▸ **Goal**
Rewrite the part of the listing that opens with the line containing "How far from the camera is" and runs through the end of the listing, swapping "nearest" for "closest" and changing nothing else. Leave the pictures out of your answer.
# Start of Extracted records
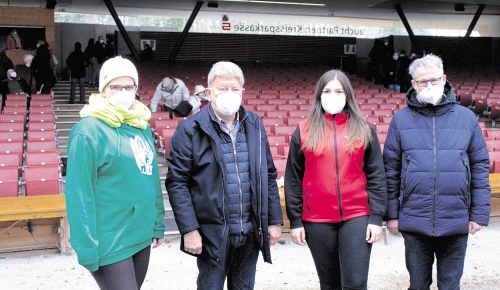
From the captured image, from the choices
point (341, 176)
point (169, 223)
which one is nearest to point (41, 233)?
point (169, 223)

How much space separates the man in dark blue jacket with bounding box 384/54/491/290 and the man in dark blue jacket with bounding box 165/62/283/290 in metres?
0.77

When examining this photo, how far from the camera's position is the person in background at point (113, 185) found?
2270mm

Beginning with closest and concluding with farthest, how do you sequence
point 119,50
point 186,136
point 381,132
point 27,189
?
point 186,136
point 27,189
point 381,132
point 119,50

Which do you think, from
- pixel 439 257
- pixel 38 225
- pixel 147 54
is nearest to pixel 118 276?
pixel 439 257

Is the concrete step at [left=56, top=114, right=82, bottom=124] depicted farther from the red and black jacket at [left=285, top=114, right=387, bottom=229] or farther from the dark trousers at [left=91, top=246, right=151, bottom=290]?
the dark trousers at [left=91, top=246, right=151, bottom=290]

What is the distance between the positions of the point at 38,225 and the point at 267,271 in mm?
2283

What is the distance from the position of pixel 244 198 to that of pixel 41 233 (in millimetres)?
3237

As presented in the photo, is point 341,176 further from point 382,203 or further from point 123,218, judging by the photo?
point 123,218

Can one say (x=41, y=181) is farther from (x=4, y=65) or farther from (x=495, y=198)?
(x=4, y=65)

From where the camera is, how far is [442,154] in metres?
2.90

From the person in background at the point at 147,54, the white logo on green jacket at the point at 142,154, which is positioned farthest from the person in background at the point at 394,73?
the white logo on green jacket at the point at 142,154

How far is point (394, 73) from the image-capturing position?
17.6 metres

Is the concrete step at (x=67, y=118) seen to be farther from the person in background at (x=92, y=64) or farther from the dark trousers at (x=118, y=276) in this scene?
the dark trousers at (x=118, y=276)

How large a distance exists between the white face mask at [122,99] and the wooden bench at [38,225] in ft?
8.60
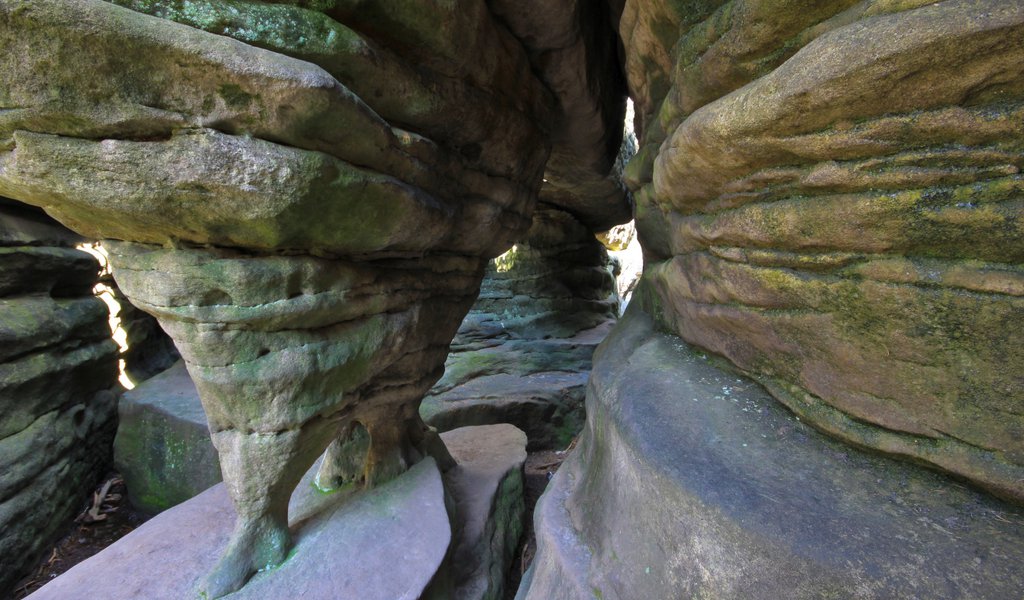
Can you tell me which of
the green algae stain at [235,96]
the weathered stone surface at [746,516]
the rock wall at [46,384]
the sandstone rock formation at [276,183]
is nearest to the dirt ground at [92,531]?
the rock wall at [46,384]

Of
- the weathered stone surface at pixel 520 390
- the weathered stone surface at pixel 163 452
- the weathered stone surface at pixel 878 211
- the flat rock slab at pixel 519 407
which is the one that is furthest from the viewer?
the weathered stone surface at pixel 520 390

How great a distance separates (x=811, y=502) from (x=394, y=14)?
3463 millimetres

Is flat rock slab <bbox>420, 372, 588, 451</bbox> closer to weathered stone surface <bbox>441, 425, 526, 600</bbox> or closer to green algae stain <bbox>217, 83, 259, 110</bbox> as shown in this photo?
weathered stone surface <bbox>441, 425, 526, 600</bbox>

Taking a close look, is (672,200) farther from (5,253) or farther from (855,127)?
(5,253)

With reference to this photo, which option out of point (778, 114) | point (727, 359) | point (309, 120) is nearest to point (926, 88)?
point (778, 114)

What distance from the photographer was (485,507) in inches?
169

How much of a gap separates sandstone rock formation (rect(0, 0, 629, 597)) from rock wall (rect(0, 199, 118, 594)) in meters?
3.95

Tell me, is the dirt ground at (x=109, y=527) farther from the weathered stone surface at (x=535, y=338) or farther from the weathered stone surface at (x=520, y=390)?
the weathered stone surface at (x=535, y=338)

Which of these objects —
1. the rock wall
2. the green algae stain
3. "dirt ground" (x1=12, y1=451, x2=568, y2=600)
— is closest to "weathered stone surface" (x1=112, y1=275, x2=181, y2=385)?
the rock wall

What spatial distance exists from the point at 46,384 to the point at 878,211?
8.40m

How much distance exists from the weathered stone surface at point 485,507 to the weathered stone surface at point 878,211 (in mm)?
2827

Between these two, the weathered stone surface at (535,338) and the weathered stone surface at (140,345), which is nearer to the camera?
the weathered stone surface at (535,338)

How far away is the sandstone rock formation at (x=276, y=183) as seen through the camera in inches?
76.6

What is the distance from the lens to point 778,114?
197 cm
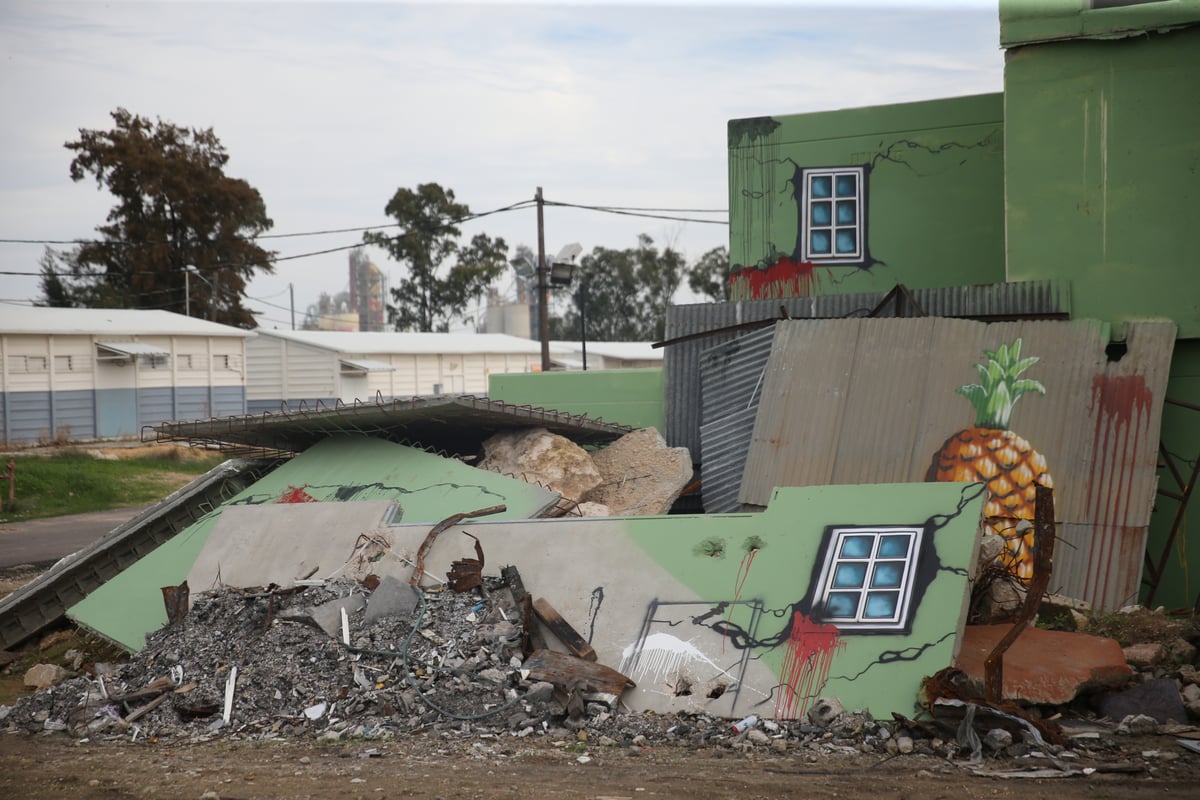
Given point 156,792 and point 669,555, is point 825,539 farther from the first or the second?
point 156,792

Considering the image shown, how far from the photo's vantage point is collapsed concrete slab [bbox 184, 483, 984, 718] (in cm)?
612

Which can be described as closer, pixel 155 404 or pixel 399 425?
pixel 399 425

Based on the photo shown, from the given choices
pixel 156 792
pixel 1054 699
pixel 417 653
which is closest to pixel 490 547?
pixel 417 653

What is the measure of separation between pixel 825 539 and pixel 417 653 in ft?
8.75

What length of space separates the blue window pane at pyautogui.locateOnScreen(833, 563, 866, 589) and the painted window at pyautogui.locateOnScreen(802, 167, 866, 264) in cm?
750

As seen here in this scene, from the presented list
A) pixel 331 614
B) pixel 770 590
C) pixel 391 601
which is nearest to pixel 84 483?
pixel 331 614

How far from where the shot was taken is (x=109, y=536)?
10273mm

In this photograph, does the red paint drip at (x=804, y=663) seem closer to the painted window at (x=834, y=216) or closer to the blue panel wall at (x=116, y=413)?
the painted window at (x=834, y=216)

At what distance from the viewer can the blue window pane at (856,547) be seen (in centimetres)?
664

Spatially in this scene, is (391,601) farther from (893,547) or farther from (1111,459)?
(1111,459)

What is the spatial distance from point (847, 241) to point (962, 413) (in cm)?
500

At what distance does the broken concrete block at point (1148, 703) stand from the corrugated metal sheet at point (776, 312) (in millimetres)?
4438

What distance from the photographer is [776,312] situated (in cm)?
1101

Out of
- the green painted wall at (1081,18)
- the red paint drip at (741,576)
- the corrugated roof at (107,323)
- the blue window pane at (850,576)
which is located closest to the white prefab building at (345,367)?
the corrugated roof at (107,323)
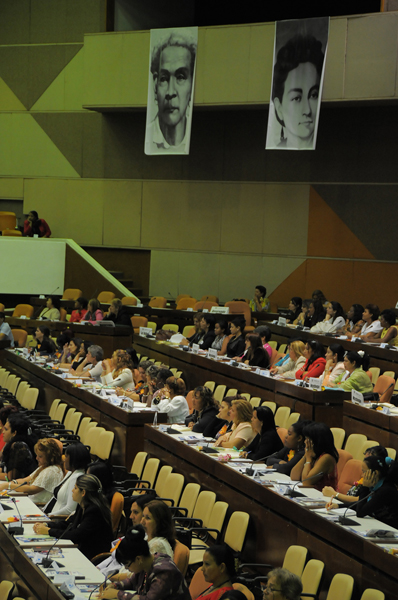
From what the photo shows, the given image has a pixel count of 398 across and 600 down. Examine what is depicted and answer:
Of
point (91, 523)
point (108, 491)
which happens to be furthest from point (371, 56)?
point (91, 523)

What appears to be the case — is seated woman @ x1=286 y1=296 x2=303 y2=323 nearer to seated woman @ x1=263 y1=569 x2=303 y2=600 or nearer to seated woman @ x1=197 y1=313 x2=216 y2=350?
seated woman @ x1=197 y1=313 x2=216 y2=350

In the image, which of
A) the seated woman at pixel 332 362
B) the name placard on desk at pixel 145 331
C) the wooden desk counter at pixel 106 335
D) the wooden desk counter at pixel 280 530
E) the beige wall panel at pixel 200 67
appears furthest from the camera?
the beige wall panel at pixel 200 67

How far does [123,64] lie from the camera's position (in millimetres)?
12805

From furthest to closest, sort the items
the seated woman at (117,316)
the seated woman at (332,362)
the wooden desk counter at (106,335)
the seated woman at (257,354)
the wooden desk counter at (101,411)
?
the seated woman at (117,316)
the wooden desk counter at (106,335)
the seated woman at (257,354)
the seated woman at (332,362)
the wooden desk counter at (101,411)

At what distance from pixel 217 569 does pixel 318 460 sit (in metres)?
1.40

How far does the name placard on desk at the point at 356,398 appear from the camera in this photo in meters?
A: 5.99

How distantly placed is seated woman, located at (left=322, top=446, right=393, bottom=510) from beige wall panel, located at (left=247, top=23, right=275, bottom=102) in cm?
855

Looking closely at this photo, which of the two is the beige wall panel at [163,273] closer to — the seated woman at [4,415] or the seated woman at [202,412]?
the seated woman at [202,412]

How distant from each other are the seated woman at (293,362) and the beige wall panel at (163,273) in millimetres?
6780

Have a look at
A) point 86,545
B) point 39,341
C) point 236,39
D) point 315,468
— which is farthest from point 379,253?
point 86,545

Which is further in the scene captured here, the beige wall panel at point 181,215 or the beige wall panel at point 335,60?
the beige wall panel at point 181,215

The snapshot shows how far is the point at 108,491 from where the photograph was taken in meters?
4.52

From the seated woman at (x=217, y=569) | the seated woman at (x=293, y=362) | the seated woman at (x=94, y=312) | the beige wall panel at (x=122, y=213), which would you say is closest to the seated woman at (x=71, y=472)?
the seated woman at (x=217, y=569)

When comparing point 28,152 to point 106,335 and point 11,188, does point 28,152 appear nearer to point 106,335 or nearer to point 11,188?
point 11,188
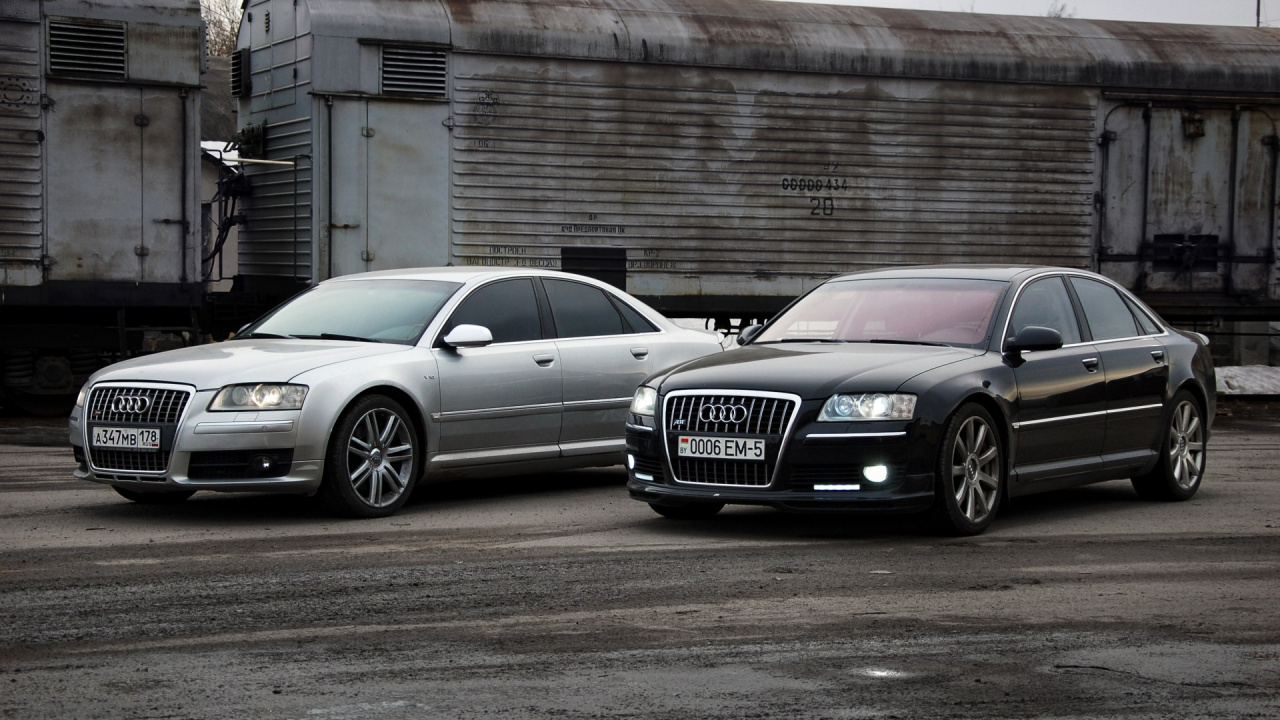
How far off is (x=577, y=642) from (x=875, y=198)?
12.6 m

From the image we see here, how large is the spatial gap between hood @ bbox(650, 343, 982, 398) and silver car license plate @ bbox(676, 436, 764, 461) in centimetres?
28

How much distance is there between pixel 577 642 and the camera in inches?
219

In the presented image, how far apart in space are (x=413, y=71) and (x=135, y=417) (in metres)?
7.78

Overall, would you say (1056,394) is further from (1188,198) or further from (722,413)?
(1188,198)

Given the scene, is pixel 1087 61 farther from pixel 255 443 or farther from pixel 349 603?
pixel 349 603

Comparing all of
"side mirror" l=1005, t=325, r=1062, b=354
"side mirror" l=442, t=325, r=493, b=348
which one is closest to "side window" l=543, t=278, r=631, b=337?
"side mirror" l=442, t=325, r=493, b=348

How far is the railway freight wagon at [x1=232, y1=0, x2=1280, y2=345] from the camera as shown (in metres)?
15.6

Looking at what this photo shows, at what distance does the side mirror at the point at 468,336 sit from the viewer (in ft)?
30.3

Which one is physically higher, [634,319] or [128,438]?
[634,319]

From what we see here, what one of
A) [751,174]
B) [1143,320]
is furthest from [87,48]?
[1143,320]

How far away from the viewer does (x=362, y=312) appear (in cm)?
977

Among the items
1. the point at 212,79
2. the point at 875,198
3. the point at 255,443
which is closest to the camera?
the point at 255,443

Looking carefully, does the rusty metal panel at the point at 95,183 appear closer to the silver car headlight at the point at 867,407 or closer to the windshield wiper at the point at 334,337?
the windshield wiper at the point at 334,337

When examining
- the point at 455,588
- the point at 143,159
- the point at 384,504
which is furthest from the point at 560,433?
the point at 143,159
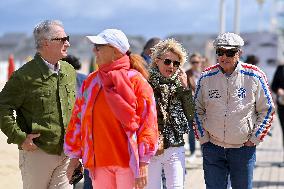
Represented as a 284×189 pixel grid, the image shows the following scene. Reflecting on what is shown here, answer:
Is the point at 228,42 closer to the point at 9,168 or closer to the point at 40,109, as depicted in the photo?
the point at 40,109

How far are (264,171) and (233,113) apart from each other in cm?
585

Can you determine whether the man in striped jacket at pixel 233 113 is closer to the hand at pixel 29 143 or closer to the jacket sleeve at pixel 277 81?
the hand at pixel 29 143

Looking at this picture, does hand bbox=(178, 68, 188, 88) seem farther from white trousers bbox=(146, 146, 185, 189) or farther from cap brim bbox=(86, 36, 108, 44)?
cap brim bbox=(86, 36, 108, 44)

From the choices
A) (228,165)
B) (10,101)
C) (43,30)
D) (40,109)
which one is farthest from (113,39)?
(228,165)

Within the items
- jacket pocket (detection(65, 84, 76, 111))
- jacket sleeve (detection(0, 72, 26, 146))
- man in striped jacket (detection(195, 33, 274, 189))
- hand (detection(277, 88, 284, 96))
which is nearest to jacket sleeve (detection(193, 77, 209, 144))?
Answer: man in striped jacket (detection(195, 33, 274, 189))

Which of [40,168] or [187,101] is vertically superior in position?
[187,101]

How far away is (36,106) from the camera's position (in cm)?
547

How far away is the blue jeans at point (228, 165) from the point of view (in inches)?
239

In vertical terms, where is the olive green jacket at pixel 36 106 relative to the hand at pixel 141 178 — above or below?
above

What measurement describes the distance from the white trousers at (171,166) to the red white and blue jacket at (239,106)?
36 centimetres

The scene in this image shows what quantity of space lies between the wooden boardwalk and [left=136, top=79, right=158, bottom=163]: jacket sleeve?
15.4ft

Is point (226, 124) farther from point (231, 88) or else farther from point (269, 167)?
point (269, 167)

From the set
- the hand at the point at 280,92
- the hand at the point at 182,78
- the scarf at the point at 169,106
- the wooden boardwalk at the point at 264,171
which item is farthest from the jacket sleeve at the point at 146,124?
the hand at the point at 280,92

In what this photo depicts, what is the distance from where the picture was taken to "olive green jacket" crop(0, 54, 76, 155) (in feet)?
17.8
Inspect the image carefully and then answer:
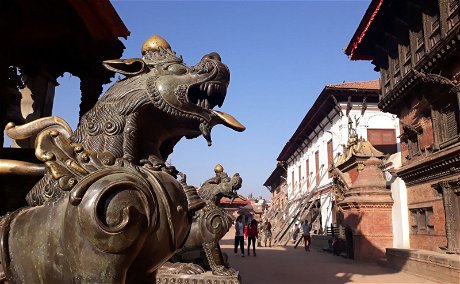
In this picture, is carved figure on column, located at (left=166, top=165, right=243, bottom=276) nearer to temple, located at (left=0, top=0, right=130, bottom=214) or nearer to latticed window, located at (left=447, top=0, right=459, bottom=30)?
temple, located at (left=0, top=0, right=130, bottom=214)

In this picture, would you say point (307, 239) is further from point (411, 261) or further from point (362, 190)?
point (411, 261)

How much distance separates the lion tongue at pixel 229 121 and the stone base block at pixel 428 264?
8217 mm

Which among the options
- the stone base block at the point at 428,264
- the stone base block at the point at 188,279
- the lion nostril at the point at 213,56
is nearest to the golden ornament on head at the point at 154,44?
the lion nostril at the point at 213,56

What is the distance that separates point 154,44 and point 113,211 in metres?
0.90

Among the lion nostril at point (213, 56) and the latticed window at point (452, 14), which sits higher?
the latticed window at point (452, 14)

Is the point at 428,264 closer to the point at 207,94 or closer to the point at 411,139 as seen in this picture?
the point at 411,139

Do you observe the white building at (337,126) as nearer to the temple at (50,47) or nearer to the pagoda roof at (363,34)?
the pagoda roof at (363,34)

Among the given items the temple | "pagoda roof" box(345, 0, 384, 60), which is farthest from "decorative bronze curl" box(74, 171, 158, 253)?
"pagoda roof" box(345, 0, 384, 60)

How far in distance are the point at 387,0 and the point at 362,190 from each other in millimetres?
6497

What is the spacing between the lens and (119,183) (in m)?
1.28

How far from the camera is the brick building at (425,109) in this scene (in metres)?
9.63

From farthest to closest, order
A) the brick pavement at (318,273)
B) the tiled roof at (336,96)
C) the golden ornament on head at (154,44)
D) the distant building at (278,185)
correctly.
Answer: the distant building at (278,185) < the tiled roof at (336,96) < the brick pavement at (318,273) < the golden ornament on head at (154,44)

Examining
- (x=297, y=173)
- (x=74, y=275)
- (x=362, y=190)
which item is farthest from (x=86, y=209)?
(x=297, y=173)

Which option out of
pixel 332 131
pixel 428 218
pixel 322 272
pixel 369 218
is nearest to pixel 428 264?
pixel 322 272
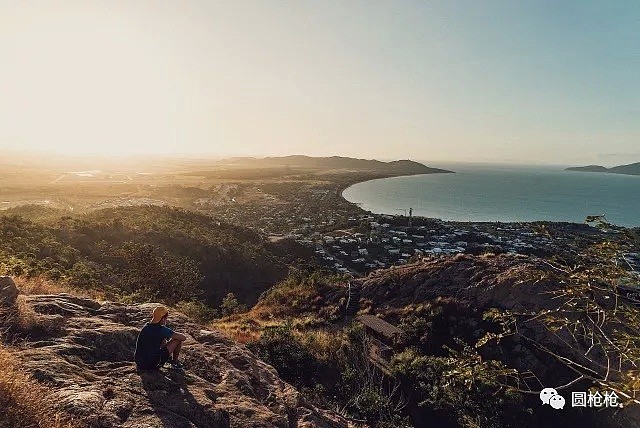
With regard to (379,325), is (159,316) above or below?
above

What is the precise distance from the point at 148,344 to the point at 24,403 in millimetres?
2557

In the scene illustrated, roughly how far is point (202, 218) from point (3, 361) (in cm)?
5647

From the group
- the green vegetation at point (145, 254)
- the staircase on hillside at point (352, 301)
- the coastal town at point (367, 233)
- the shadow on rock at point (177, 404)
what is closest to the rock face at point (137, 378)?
the shadow on rock at point (177, 404)

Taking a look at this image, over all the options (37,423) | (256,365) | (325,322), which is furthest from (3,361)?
(325,322)

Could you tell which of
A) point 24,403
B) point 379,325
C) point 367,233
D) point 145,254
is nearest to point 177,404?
# End of Extracted records
▸ **Reply to the exercise**
How far from the camera is the brick building at (425,109) in this scene (in metres)?
9.63

From farthest to closest, order
A) the brick pavement at (318,273)
B) the tiled roof at (336,96)
C) the golden ornament on head at (154,44)
D) the distant building at (278,185)
correctly.
Answer: the distant building at (278,185) < the tiled roof at (336,96) < the brick pavement at (318,273) < the golden ornament on head at (154,44)

Examining
- (x=297, y=173)
- (x=74, y=275)
- (x=362, y=190)
which item is farthest from (x=86, y=209)?
(x=297, y=173)

Which option out of
pixel 332 131
pixel 428 218
pixel 322 272
pixel 369 218
is closest to pixel 428 264?
pixel 322 272
With regard to (379,325), is (159,316) above or below?
above

What is the precise distance from the point at 148,344 to the point at 24,403 in millimetres?
2557

In the scene illustrated, roughly how far is point (202, 218) from point (3, 361) (in cm)?
5647

From the group
- the green vegetation at point (145, 254)
- the staircase on hillside at point (352, 301)
- the coastal town at point (367, 233)
- the shadow on rock at point (177, 404)
what is closest to the rock face at point (137, 378)?
the shadow on rock at point (177, 404)

Taking a look at this image, over all the options (37,423) | (256,365) | (325,322), which is furthest from (3,361)?
(325,322)

Could you tell which of
A) point 24,403
B) point 379,325
C) point 367,233
D) point 145,254
is closest to point 177,404?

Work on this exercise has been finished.